Fool’s Spring

Winter is not my favourite season. I grin and bear it. The short daylight hours make me sluggish, the low sun glaring through the windscreen of my car makes me curse, and the cold puts my head in my feathers a bit.

So it is indeed fortunate that Winter in the southeast of England is brief. It doesn’t get what I would consider cold until December, and the coldest weather of January soon gives way to Spring in late February to March. By April it is typically warm again. I think of parts of British Columbia or Alberta and shudder to know they are often very snowy, cold places from October until April.

It is late February and Spring has arrived here. It in fact crept in around two weeks ago, and the temperatures broke records in some parts of the country. It breached 20 degrees somewhere in the UK a couple of days ago. I sort of breathed a sigh of relief. I felt myself emerge from my winter dysphoria like the adder creeps from his hibernaculum.

But relief is not what I should be feeling as I ramble over the common in 17 degree warmth in mid February. The sun is warm and welcoming but perhaps it lulls us into a false sense of optimism. It distracts us from the very catalyst of these increasingly frequent freak weather events. The urgency of climate change.

Climate change has such quickly visible effects on wildlife. Species distributions shift and contract, and often the environment changes too fast for species to adapt in time. A classic example is the mountain hare. The snow in its upland habitat is increasingly melting off quicker than the animal can return to its grey-brown summer pelage, and it sticks out like a sore thumb in white, leaving it inordinately vulnerable to its predators. Its seasonal camouflage is what keeps the natural balance of hunted and escaped.

Sometimes the changes are far more subtle and complex. The white faced  darter, a charismatic dragonfly of peat bogs, is seeing a curious northward shift in its range, in spite of seeingly optimal habitat provision in its former haunts. Last Summer I had to travel as far as North Shropshire to enjoy the company of this exquisite creature, yet 30 years ago I’d have had a choice of sites far nearer home in the south. Something as violently simple as a heathland fire can also wipe out a population, sure. But I think the question has to be asked of where species like the white faced darter go when they are squeezed so far by the delicate and complex changes in environment, that they perhaps become sort of cornered, with few places left to thrive. And therefore they become even more vulnerable to events such as fires, since there are no adjacent populations to recolonise a was-damaged habitat when it recovers. The sensitivities and reactions they have to even the smaller subtleties of climate change may be greater than we yet know. But the distribution maps over the years should not be ignored. Isolation and contraction compound the effects of other pressures and problems in worrying comorbidity.
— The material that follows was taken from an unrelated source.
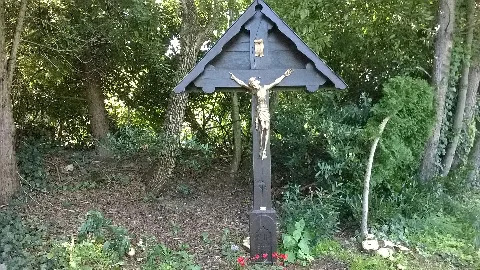 Ovkirschbaum Denkmal 73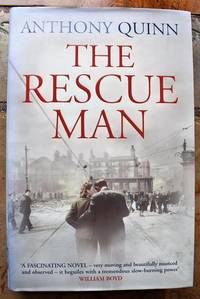 The Rescue Man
Climate change can also put things out of kilter on a broader scale across multiple taxa in one place. Nature revolves around timing and co ordination. Early emerging bees wake up to the warm late winter sunshine but may perhaps struggle to find ample nectar sources. Many queens undergo great stress and exhaustion in such events. Some birds may start nesting earlier and therefore the appearance of young mouths does not coincide perfectly with the abundance of caterpillars, and this could lead to higher than usual mortality. And then there is the issue of cold snaps after a period of early warm weather has stirred cold blooded animals from brumation. I wonder what effect and how severe, this has on amphibians and reptiles, even in spite of their adaptability. More so, I wonder of the effect on butterflies. The fact is, simply put, we need a ‘normal’ winter spell of frosts and cold, to regulate the balance of parasites and maybe even tiny microorganisms that may affect butterflies. Parasites are a normal part of many ecosystems, but without a typical winter, do parasites prevail at a rate that certain butterfly species cannot adapt to?
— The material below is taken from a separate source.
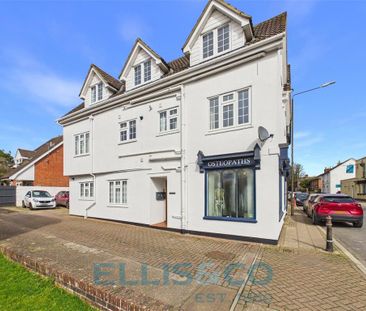 1 bedroom apartment to rent - Photo 2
It is still February. Yet on my walk today I felt sweat prick my forehead and I got through my water bottle quickly in heat-thirst. 17.5 degrees, my car dashboard told me. Blackthorn has already started to spatter the hedgerows with its gorgeous white blossom, hawthorn is coming into leaf and I began to lose count of how many brimstones I saw yesterday. Red dead nettle is carpeting patches of roundabouts, grass verges and path sides. Just as well, if there are to be so many insects stirring. Some adders on the common have been out of hibernation since at least the 15th of February. Their emergence marks mine from my winter lethargy. So whilst I cannot deny my vernal optimism and seasonal sense of promise that Spring brings me, this inordinately warm weather also leaves me somewhat disconcerted.